Der kommunikationstheoretische Ansatz weist Mário Viera de Carvalho als einen Schüler Christian Kadens aus, bei dem der heutige Lissabonner Professor für Musikwissenschaft Mitte der 80er-Jahre an der Berliner Humboldt-Universität promoviert hat. Zu Recht ist die ungemein weit recherchierte, historisch brisante Studie denn auch in Kadens Reihe „Musiksoziologie“ bei Bärenreiter in Kassel erschienen. De Carvalho rekonstruiert darin anhand von zahllosen Zeitdokumenten eine Praxis, die nicht allein für Lissabon, sondern für viele andere europäische Bühnen nach wie vor gilt: für Häuser, deren Strukturen wohl internationalem Maßstab gehorchen, in deren Geschichte die Sozial-Utopie vom Theater als Diskussionsort sozialen Wandels bis heute unbekannt ist. Dieser Umstand gewinnt an Brisanz, wenn der Autor Zusammenhänge zwischen dem repräsentierenden Opernbetrieb und der Diktatur Salazars aufzeigt.
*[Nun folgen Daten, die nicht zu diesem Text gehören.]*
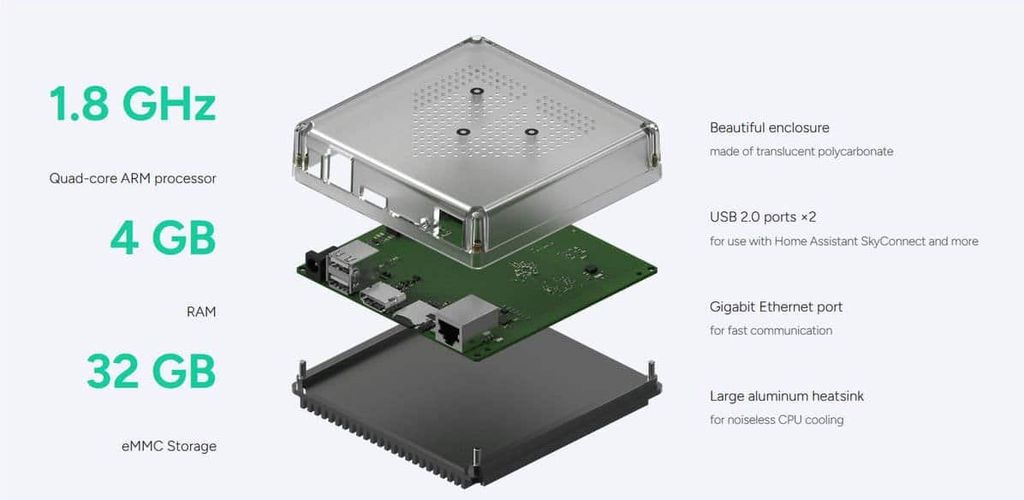 1.8 GHz

Quad-core ARM processor

4 GB

RAM

32 GB

eMMC Storage

Beautiful enclosure

made of translucent polycarbonate

USB 2.0 ports ×2

for use with Home Assistant SkyConnect and more

Gigabit Ethernet port

for fast communication

Large aluminum heatsink

for noiseless CPU cooling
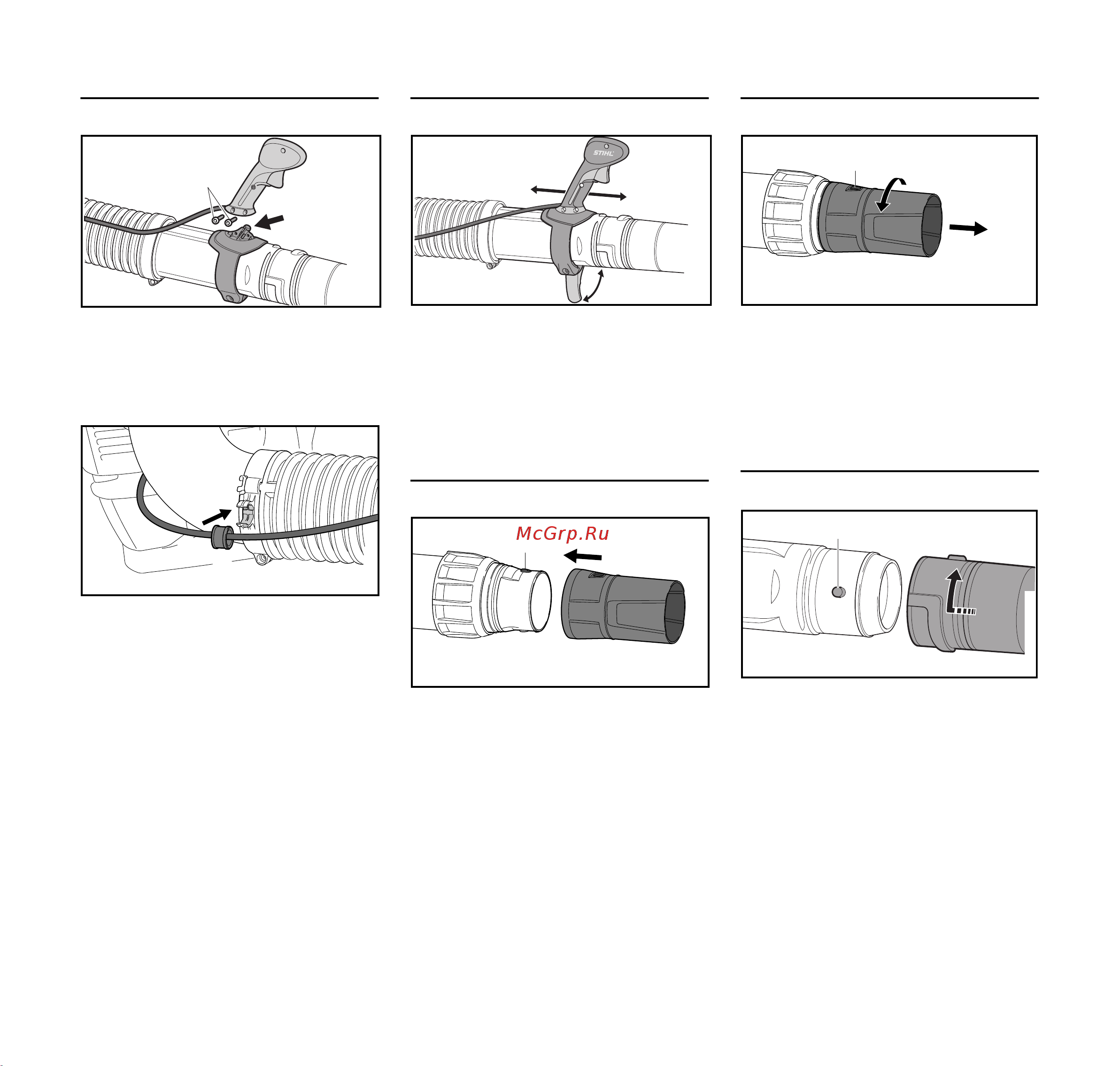 STIHL

McGrp.Ru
Unübersehbar ist in diesem Kontext die Rolle, die Richard Wagners Werk in Portugal spielt. Die Importe von Wagner-Ensembles, beginnend 1883 mit Lohengrin, stellen zunächst die italienische Praxis in Frage und führen zu internen Debatten um die Bedeutung von Fabel, Szene und Drama, von Text und Musik. Aufführungspraktisch betrachtet verschieben sich die Relationen vorübergehend zugunsten von Bühne und Werk. Beim Lissaboner „Ring“ im Jahre 1909 beispielsweise werden erstmals im Zuschauerraum die Lichter gelöscht, und die Aufführung bei der verspäteten Ankunft des Königs wird nicht mehr unterbrochen. Kulturideologisch dagegen bedienen Opernfiguren wie Parsifal oder Siegfried den landesweit wachsenden Messianismus, den „Sebastianismo“, einen ins Nationalistische gerichteten Führerkult. Doch anders als in Deutschland braucht die faschistische Diktatur in Portugal keine Massenbewegung; die neue Elite in Sao Carlos zelebriert spätestens ab den 40ern Erhabenheit, Dekor und Garderobe. Besser übrigens als die ihr folgende Demokratie versteht sie es auch, den Anschein zu wahren, ihre Prestige-Institution gehöre zu den bedeutendsten Opernhäusern der Welt.